(Exercise details) Copy the lines of the records below verbatim, from the line containing "What is the depth" through the end of the records, including both of those lines.

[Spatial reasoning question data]
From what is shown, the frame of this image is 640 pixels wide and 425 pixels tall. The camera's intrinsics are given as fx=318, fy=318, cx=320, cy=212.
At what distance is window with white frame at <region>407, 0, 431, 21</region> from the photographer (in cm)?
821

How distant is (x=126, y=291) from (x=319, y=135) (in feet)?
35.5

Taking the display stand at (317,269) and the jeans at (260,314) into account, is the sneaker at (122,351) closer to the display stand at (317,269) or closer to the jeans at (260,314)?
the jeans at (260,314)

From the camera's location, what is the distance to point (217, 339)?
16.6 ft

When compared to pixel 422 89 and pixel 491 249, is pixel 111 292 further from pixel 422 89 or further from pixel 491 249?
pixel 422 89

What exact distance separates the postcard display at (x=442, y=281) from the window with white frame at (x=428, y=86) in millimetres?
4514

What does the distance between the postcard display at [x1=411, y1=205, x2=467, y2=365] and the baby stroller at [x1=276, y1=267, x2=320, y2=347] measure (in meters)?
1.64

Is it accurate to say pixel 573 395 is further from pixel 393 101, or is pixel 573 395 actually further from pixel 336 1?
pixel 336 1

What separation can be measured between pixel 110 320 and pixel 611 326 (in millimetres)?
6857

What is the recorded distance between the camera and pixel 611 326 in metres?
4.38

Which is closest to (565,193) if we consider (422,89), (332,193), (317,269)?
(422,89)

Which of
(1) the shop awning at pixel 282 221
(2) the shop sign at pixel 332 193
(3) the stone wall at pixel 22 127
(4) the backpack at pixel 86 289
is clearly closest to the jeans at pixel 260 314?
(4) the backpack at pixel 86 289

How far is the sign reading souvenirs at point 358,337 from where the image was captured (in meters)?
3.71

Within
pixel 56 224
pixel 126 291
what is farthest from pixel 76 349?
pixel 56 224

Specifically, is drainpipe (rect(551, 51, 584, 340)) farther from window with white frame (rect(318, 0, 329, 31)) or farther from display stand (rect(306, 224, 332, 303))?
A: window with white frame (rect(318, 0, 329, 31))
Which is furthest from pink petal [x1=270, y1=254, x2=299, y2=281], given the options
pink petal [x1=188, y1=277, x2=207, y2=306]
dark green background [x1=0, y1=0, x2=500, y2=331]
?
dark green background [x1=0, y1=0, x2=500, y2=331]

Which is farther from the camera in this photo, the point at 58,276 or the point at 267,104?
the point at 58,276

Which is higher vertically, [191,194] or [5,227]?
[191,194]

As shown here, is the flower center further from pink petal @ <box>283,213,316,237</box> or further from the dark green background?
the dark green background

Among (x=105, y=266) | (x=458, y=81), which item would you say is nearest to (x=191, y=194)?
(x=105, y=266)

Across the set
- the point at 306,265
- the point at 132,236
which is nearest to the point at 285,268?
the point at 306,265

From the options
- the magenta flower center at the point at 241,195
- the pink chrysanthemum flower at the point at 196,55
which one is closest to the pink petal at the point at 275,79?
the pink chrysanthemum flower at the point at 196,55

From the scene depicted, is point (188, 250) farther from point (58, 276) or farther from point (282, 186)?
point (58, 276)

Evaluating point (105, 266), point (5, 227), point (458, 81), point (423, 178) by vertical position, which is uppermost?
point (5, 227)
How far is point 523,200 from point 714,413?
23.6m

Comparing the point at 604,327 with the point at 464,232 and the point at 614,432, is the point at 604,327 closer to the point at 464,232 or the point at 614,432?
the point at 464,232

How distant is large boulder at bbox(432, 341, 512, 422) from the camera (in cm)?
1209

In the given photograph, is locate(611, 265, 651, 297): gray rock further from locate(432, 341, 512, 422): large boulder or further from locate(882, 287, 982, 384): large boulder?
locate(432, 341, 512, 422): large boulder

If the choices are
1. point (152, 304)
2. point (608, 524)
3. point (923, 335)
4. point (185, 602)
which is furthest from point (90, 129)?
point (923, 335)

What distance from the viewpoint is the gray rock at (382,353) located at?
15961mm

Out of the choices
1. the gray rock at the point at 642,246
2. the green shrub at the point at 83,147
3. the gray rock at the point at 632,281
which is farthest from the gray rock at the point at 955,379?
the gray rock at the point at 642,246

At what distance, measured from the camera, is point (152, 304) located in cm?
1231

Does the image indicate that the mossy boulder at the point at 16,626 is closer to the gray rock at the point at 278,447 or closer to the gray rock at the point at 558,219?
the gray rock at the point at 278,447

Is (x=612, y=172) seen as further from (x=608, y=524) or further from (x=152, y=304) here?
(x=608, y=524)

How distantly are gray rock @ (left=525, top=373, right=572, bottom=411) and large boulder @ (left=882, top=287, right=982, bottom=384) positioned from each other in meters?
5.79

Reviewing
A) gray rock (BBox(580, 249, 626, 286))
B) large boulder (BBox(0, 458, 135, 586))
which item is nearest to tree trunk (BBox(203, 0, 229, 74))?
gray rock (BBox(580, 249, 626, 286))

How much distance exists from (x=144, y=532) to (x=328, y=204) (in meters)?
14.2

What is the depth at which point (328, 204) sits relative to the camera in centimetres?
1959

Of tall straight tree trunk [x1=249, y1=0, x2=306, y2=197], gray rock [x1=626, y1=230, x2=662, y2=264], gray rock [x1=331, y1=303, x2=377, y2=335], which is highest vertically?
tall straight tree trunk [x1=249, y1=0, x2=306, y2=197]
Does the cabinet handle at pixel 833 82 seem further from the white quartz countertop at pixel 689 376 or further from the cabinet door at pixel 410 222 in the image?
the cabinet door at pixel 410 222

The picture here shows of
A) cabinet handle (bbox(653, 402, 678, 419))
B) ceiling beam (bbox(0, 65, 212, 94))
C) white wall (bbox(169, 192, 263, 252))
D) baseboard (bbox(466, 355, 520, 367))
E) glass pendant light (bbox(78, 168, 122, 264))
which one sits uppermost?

(Answer for this exercise)
What is the depth at which point (328, 204) sits relative to the camera in centimetres?
1959

Of tall straight tree trunk [x1=249, y1=0, x2=306, y2=197], gray rock [x1=626, y1=230, x2=662, y2=264], gray rock [x1=331, y1=303, x2=377, y2=335], which is highest vertically?
tall straight tree trunk [x1=249, y1=0, x2=306, y2=197]
Does the cabinet handle at pixel 833 82 seem further from the white quartz countertop at pixel 689 376 or further from the cabinet door at pixel 410 222 in the image?
the cabinet door at pixel 410 222

The picture here shows of
A) cabinet handle (bbox(653, 402, 678, 419))
B) ceiling beam (bbox(0, 65, 212, 94))
C) white wall (bbox(169, 192, 263, 252))
D) baseboard (bbox(466, 355, 520, 367))
E) glass pendant light (bbox(78, 168, 122, 264))
which one sits uppermost?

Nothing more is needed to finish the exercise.